Wisata Indonesia di Bali Kehilangan Rp 250 Miliar Pasca Gunung Agung Meletus

Wisata Indonesia di Bali Kehilangan Rp 250 Miliar Pasca Gunung Agung Meletus

Berita Aktual, Berita travel – Dengan adanya aktivitas sebelumnya dari Gunung Agung di Karangasem Bali yang masih terus menunjukkan aktivitas vulkaniknya, tentu saja hal ini berdampak terhadap sektor pariwisata yang ada di Indonesia.Seperti yang dirasakan pada Jumat (01/12/2017), Bandara Internasional I Ngurah Rai diketahui masih ditutup.

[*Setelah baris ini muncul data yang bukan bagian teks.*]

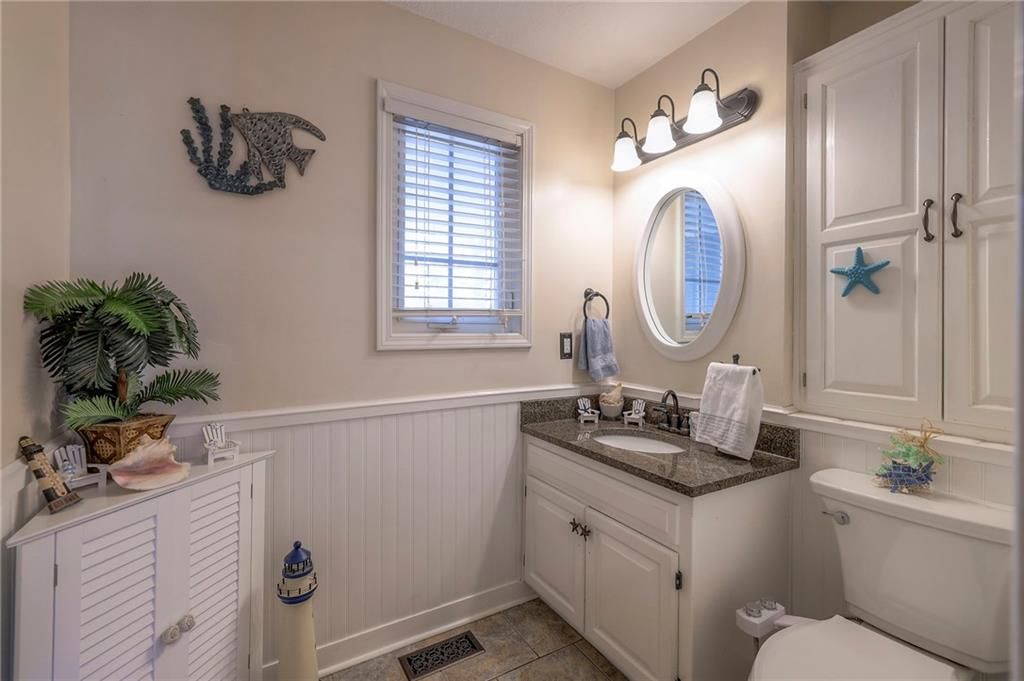 1502 Wrangler Way — photo 23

Padahal bisa kita bilang bahwa Bali merupakan salah satu daerah yang paling banyak mendatangkan devisa bagi negara selain itu Bali juga menjadi destinasi wisata unggulan yang ada di Indonesia. Belum lagi ditambah sudah akan menjelangya liburan pada akhir tahun.

Menanggapi adanya masalah tersebut, pihak Menteri Pariwisata yakni Arief Yahya yang untuk saat ini sedang berada di Sabang mengungkapkan kepada media, sekarang menjadi prioritas nomor satu untuk saat ini atas pelayanan terhadap wisatawan yang ada di Indonesia

Selain itu Arief Yahya juga menyebutkan bila Bali bakal kehilangan devisa hingga Rp 250 miliar per hari akibat adanya erupsi dari Gunung Agung dan juga ditutupnya bandara I Gusti Ngurah Rai.

Angka tersebut pastinya didapat berdasarkan adanya perhitungan wisman yang masuk per hari yang kemudian dikalikan dengan jumlah rata-rata dari pengeluaran wisman yang menggunakan kurs dolar Rp 13.000, tentunya dengan adanya rata-rata pengeluaran per wisman saat berwisata ke Bali itu ada sekitar USD 1.200. Sehingga bila dikalkulasikan secara keseluruhan akan menghasilkan total sekitaran Rp 250 miliar.

“Kita sudah pikirkan juga alternatifnya ke Banyuwangi, terutama dari Bali utara bisa nantinya diarahkan ke Banyuwangi. Kalau Lombok sudah bisa dibuka, dan tentunya bisa menjadi tempat wisata pilihan lain yakni Lombok,” papar Arief Yahya.